As I walked, I realized I was entertaining some unhelpful thoughts. The city I was staying in was much bigger and busier than my hometown, and some parts of it had seemed a little downtrodden. Some of the posters and advertisements that lined the streets were also giving me a somewhat negative impression of city life. Then I remembered an idea that had come to me during the meeting earlier. A projection on the main screen had included these words: Réunion Régionale, and the syllable had caught my attention. Since in French is pronounced similar to the English ray, it made me think of rays—rays of light—and in particular, rays of Christ light coming from God and bringing inspiration to the meeting.

So now, as I was out walking, I thought of the rays of Christ light shining in the city where I was staying and uplifting the thought of all around, including me. These rays from God had the power to bring comfort to everyone in the city, including the many immigrants and homeless people. With these thoughts, I felt the pain starting to lift, so I returned to the hostel where I was staying. That night I slept very well, and the next morning I woke up absolutely fine.
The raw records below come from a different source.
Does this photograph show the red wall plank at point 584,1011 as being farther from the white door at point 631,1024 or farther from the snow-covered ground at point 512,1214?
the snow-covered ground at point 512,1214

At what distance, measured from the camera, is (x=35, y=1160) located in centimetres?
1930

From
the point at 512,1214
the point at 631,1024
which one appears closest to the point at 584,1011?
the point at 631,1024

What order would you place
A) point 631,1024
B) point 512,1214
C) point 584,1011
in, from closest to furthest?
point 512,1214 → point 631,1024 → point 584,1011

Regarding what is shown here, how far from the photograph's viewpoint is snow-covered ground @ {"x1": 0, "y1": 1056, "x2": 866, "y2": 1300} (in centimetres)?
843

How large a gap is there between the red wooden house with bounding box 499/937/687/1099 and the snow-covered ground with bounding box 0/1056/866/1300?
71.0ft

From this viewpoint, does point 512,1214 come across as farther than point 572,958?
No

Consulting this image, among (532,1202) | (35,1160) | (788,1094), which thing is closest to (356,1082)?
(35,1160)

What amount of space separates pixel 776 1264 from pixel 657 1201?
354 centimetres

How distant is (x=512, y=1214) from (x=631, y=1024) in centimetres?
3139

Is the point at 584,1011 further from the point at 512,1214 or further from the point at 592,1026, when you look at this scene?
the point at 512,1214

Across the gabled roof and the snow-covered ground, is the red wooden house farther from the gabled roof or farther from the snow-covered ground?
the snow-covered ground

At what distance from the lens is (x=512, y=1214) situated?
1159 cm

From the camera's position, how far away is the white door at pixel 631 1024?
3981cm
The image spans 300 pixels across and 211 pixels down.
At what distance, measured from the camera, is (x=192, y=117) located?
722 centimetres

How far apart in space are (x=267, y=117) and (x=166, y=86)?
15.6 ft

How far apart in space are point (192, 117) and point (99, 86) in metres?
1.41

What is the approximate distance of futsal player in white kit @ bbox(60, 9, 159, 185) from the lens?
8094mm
Through Christian Science I’ve learned that God’s man, the divine likeness, is never corruptible—he is immortal, perfect, and complete. As we begin to understand this, we lose a false sense of the mortal, “corruptible” man, and we gain a clearer view of the incorruptible man, God’s reflection. This understanding is evidence of the Christ at work, transforming human consciousness as it corrects the errors of material sense and restoring the spiritual sense that identifies God’s perfect work—manifest in health and happiness, which is normal and natural to everyone.